### GIVEN TASK
Return each of the rows below word for word, leaving the pictures out.

************

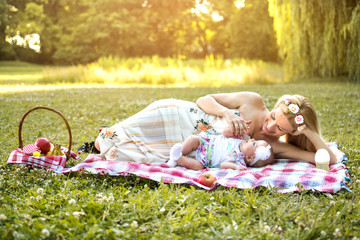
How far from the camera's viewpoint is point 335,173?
3.59 meters

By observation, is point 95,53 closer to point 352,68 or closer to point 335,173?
point 352,68

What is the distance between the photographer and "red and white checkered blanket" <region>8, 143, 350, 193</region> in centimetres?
333

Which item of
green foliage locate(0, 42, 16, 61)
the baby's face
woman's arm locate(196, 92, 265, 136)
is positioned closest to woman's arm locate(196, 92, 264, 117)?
woman's arm locate(196, 92, 265, 136)

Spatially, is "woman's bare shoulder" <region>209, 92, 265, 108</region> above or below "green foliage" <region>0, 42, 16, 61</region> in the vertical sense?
below

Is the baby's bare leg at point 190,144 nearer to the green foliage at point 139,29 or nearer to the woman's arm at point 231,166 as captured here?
the woman's arm at point 231,166

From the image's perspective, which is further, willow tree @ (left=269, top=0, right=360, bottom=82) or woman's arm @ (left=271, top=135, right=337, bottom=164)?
willow tree @ (left=269, top=0, right=360, bottom=82)

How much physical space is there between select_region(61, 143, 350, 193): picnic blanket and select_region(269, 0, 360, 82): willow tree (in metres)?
9.37

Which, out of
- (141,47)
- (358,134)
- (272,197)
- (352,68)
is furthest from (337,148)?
(141,47)

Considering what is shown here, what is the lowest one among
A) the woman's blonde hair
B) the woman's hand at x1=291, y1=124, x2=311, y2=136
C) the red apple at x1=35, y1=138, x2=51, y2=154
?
the red apple at x1=35, y1=138, x2=51, y2=154

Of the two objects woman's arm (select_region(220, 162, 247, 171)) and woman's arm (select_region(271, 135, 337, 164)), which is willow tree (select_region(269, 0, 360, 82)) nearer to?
woman's arm (select_region(271, 135, 337, 164))

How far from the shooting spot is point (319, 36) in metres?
13.1

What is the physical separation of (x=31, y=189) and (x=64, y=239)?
1076 mm

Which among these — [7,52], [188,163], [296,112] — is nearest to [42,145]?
[188,163]

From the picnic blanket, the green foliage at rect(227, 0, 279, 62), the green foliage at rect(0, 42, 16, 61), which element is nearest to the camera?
the picnic blanket
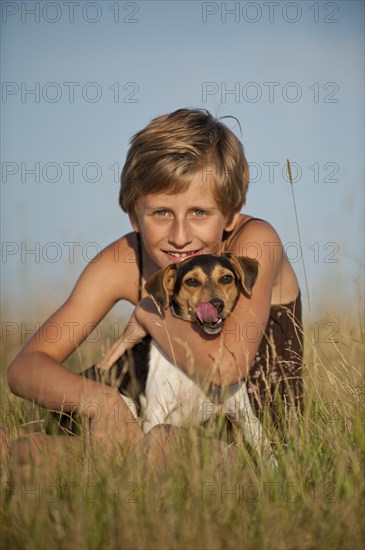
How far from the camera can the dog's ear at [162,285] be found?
393 cm

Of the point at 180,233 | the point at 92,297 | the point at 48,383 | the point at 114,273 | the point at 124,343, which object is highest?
the point at 180,233

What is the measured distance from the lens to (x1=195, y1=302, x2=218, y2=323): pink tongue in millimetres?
3765

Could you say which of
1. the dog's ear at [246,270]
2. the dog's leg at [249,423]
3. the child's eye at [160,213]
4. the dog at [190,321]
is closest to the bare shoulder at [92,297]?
the dog at [190,321]

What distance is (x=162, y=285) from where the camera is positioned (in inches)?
157

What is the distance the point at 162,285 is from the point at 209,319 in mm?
369

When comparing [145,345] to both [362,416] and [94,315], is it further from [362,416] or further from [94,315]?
[362,416]

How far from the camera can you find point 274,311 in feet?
14.1

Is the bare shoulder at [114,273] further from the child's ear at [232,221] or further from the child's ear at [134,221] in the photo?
the child's ear at [232,221]

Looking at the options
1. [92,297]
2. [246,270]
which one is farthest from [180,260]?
[92,297]

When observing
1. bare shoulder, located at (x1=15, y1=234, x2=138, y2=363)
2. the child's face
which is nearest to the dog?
the child's face

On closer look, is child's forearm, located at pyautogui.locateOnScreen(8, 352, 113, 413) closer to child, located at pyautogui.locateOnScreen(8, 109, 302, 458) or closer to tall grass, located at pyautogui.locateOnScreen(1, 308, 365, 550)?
child, located at pyautogui.locateOnScreen(8, 109, 302, 458)

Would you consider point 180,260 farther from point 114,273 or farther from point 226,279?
point 114,273

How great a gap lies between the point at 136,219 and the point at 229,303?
724 mm

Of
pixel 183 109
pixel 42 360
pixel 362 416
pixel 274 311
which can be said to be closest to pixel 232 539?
pixel 362 416
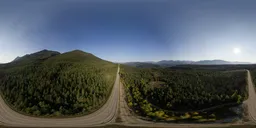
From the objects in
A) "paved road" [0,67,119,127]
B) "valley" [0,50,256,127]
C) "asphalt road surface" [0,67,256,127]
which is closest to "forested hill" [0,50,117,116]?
"valley" [0,50,256,127]

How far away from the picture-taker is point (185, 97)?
276 ft

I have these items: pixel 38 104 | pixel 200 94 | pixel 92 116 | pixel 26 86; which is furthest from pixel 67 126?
pixel 200 94

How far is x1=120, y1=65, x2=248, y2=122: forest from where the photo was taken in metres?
67.2

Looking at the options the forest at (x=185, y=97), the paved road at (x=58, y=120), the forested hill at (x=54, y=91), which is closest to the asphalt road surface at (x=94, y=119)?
the paved road at (x=58, y=120)

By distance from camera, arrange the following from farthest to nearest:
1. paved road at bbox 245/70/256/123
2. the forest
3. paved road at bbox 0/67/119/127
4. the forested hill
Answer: the forested hill < the forest < paved road at bbox 245/70/256/123 < paved road at bbox 0/67/119/127

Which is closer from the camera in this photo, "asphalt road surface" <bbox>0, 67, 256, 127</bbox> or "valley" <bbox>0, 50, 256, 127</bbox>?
"asphalt road surface" <bbox>0, 67, 256, 127</bbox>

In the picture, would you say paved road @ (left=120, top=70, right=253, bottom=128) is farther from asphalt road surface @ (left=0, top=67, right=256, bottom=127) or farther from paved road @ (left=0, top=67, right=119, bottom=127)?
paved road @ (left=0, top=67, right=119, bottom=127)

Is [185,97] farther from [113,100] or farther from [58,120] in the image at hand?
Answer: [58,120]

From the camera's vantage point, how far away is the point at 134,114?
6644 centimetres

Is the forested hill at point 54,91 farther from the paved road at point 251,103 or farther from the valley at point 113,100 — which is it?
the paved road at point 251,103

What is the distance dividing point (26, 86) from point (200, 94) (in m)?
90.4

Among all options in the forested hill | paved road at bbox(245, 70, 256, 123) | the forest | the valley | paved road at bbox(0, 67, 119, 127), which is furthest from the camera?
the forested hill

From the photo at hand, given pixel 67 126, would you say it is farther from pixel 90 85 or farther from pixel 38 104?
pixel 90 85

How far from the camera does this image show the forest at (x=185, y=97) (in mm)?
67188
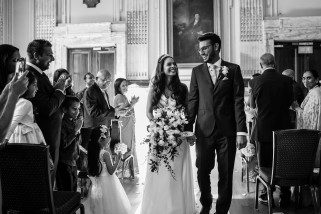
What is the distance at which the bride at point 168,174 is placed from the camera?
4.05m

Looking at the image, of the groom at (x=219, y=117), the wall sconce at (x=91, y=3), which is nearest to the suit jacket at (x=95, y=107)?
the groom at (x=219, y=117)

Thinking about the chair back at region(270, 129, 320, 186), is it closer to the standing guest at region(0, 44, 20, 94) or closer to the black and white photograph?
the black and white photograph

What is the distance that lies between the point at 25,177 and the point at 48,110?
3.15 ft

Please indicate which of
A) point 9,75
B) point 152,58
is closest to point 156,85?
point 9,75

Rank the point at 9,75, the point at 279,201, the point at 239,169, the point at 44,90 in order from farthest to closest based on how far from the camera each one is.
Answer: the point at 239,169 → the point at 279,201 → the point at 44,90 → the point at 9,75

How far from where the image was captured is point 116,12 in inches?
428

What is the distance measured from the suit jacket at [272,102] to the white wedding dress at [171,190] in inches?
42.0

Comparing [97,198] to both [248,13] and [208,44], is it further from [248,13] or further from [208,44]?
[248,13]

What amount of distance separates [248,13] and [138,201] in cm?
708

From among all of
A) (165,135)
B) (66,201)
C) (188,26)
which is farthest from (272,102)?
A: (188,26)

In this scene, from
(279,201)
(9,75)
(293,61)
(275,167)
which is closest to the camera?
(9,75)

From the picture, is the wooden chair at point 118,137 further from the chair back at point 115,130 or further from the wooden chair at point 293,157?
the wooden chair at point 293,157

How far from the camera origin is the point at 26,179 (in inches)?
101

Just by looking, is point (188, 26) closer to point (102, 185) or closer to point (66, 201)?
point (102, 185)
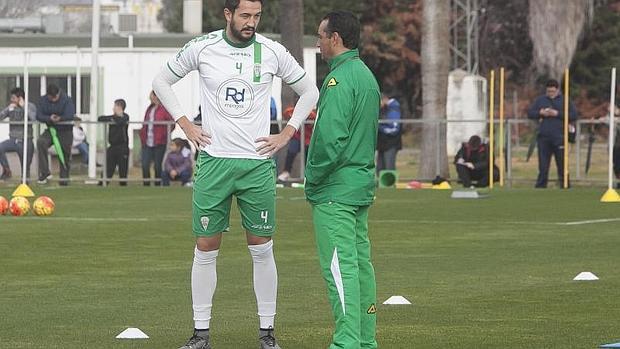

************

### EXPECTED ANSWER
How far from the camera's viewpoint is point 335,173?
3.59 meters

By observation, is point 95,53 closer to point 352,68 or closer to point 335,173?
point 352,68

What is the distance between the photographer and "red and white checkered blanket" <region>8, 143, 350, 193</region> in centimetres?
333

Which item of
green foliage locate(0, 42, 16, 61)
the baby's face
woman's arm locate(196, 92, 265, 136)
is positioned closest to woman's arm locate(196, 92, 264, 117)?
woman's arm locate(196, 92, 265, 136)

Spatially, is "woman's bare shoulder" <region>209, 92, 265, 108</region> above or below "green foliage" <region>0, 42, 16, 61</region> in the vertical sense?
below

Is the baby's bare leg at point 190,144 nearer to the green foliage at point 139,29 or nearer to the woman's arm at point 231,166 as captured here?
the woman's arm at point 231,166

From the image's perspective, which is further, willow tree @ (left=269, top=0, right=360, bottom=82) or woman's arm @ (left=271, top=135, right=337, bottom=164)?
willow tree @ (left=269, top=0, right=360, bottom=82)

How much physical space is there between select_region(61, 143, 350, 193): picnic blanket and select_region(269, 0, 360, 82): willow tree (in metres)?
9.37

Which, out of
- (141,47)
- (358,134)
- (272,197)
- (352,68)
is furthest from (337,148)?
(141,47)

Considering what is shown here, what is the lowest one among
A) the woman's blonde hair
B) the woman's hand at x1=291, y1=124, x2=311, y2=136
C) the red apple at x1=35, y1=138, x2=51, y2=154
?
the red apple at x1=35, y1=138, x2=51, y2=154

Of the two objects woman's arm (select_region(220, 162, 247, 171)) and woman's arm (select_region(271, 135, 337, 164)), which is willow tree (select_region(269, 0, 360, 82)) nearer to?
woman's arm (select_region(271, 135, 337, 164))

How far from the shooting spot is point (319, 36) in metres?
13.1

What is the physical separation of (x=31, y=189) and (x=64, y=239)?
1076 mm

Which among these — [7,52], [188,163], [296,112] — is nearest to [42,145]?
[188,163]

From the picnic blanket, the green foliage at rect(227, 0, 279, 62), the green foliage at rect(0, 42, 16, 61), which element is nearest to the camera?
the picnic blanket
How far from the camera can the dog's ear at [162,285] be found?
393 cm

Of the point at 180,233 | the point at 92,297 | the point at 48,383 | the point at 114,273 | the point at 124,343, which object is highest?
the point at 180,233

What is the measured distance from the lens to (x1=195, y1=302, x2=218, y2=323): pink tongue in millimetres?
3765

Could you say which of
1. the dog's ear at [246,270]
2. the dog's leg at [249,423]
3. the child's eye at [160,213]
4. the dog at [190,321]
is closest to the bare shoulder at [92,297]?
the dog at [190,321]

What distance is (x=162, y=285) from where the camera is positioned (in inches)?
157

What is the distance the point at 162,285 is from the point at 209,319 in mm?
369

When comparing [145,345] to both [362,416] and [94,315], is it further from [362,416] or further from [94,315]?
[362,416]

How far from the camera can you find point 274,311 in feet?
14.1

Is the bare shoulder at [114,273] further from the child's ear at [232,221] or further from the child's ear at [134,221] in the photo?
the child's ear at [232,221]

Looking at the options
1. [92,297]
2. [246,270]
which one is farthest from [180,260]?
[92,297]

When observing
1. bare shoulder, located at (x1=15, y1=234, x2=138, y2=363)
2. the child's face
which is nearest to the dog?
the child's face

On closer look, is child's forearm, located at pyautogui.locateOnScreen(8, 352, 113, 413) closer to child, located at pyautogui.locateOnScreen(8, 109, 302, 458) or closer to tall grass, located at pyautogui.locateOnScreen(1, 308, 365, 550)?
child, located at pyautogui.locateOnScreen(8, 109, 302, 458)

Would you consider point 180,260 farther from point 114,273 or farther from point 226,279?
point 114,273

How great a gap lies between the point at 136,219 and the point at 229,303?
724 mm

Of
pixel 183 109
pixel 42 360
pixel 362 416
pixel 274 311
which can be said to be closest to pixel 232 539?
pixel 362 416
From the objects in
A) "paved road" [0,67,119,127]
B) "valley" [0,50,256,127]
C) "asphalt road surface" [0,67,256,127]
which is closest to "forested hill" [0,50,117,116]?
"valley" [0,50,256,127]

How far away from the picture-taker is point (185, 97)?
276 ft

I have these items: pixel 38 104 | pixel 200 94 | pixel 92 116 | pixel 26 86; which is furthest from pixel 67 126?
pixel 200 94

How far is x1=120, y1=65, x2=248, y2=122: forest from where the photo was taken in metres?
67.2

Looking at the options the forest at (x=185, y=97), the paved road at (x=58, y=120), the forested hill at (x=54, y=91), which is closest to the asphalt road surface at (x=94, y=119)?
the paved road at (x=58, y=120)

By distance from camera, arrange the following from farthest to nearest:
1. paved road at bbox 245/70/256/123
2. the forest
3. paved road at bbox 0/67/119/127
4. the forested hill
Answer: the forested hill < the forest < paved road at bbox 245/70/256/123 < paved road at bbox 0/67/119/127

Which is closer from the camera in this photo, "asphalt road surface" <bbox>0, 67, 256, 127</bbox> or "valley" <bbox>0, 50, 256, 127</bbox>?
"asphalt road surface" <bbox>0, 67, 256, 127</bbox>

In the picture, would you say paved road @ (left=120, top=70, right=253, bottom=128) is farther from asphalt road surface @ (left=0, top=67, right=256, bottom=127) or farther from paved road @ (left=0, top=67, right=119, bottom=127)?
paved road @ (left=0, top=67, right=119, bottom=127)

Is [185,97] farther from [113,100] or farther from [58,120] in the image at hand?
Answer: [58,120]

From the camera's vantage point, how far away is the point at 134,114?
6644 centimetres

Is the forested hill at point 54,91 farther from the paved road at point 251,103 or farther from the valley at point 113,100 — which is it?
the paved road at point 251,103

What is the distance dividing point (26, 86) from point (200, 94) (in m)?
90.4

Among all options in the forested hill | paved road at bbox(245, 70, 256, 123) | the forest | the valley | paved road at bbox(0, 67, 119, 127), which is furthest from the camera?
the forested hill

From the photo at hand, given pixel 67 126, would you say it is farther from pixel 90 85 or farther from pixel 38 104?
pixel 90 85

How far from the camera does this image show the forest at (x=185, y=97) (in mm)?
67188
What is the distance at which the bride at point 168,174 is placed from the camera?
4.05m

Looking at the image, of the groom at (x=219, y=117), the wall sconce at (x=91, y=3), which is nearest to the suit jacket at (x=95, y=107)?
the groom at (x=219, y=117)

Thinking about the chair back at region(270, 129, 320, 186), is it closer to the standing guest at region(0, 44, 20, 94) or closer to the black and white photograph?
the black and white photograph

What is the distance that lies between the point at 25,177 and the point at 48,110?
3.15 ft

Please indicate which of
A) point 9,75
B) point 152,58
is closest to point 156,85?
point 9,75

Rank the point at 9,75, the point at 279,201, the point at 239,169, the point at 44,90 in order from farthest to closest based on how far from the camera each one is.
Answer: the point at 239,169 → the point at 279,201 → the point at 44,90 → the point at 9,75

How far from where the image was captured is point 116,12 in inches?
428

What is the distance measured from the suit jacket at [272,102] to the white wedding dress at [171,190] in inches?
42.0

Comparing [97,198] to both [248,13] and [208,44], is it further from [248,13] or further from [208,44]?
[248,13]

What amount of distance separates [248,13] and [138,201] in cm?
708

From among all of
A) (165,135)
B) (66,201)
C) (188,26)
which is farthest from (272,102)?
A: (188,26)

In this scene, from
(279,201)
(9,75)
(293,61)
(275,167)
which is closest to the camera?
(9,75)

From the picture, is the wooden chair at point 118,137 further from the chair back at point 115,130 or further from the wooden chair at point 293,157?
the wooden chair at point 293,157

How far from the camera origin is the point at 26,179 (in inches)?
101

Just by looking, is point (188, 26) closer to point (102, 185) or closer to point (66, 201)?
point (102, 185)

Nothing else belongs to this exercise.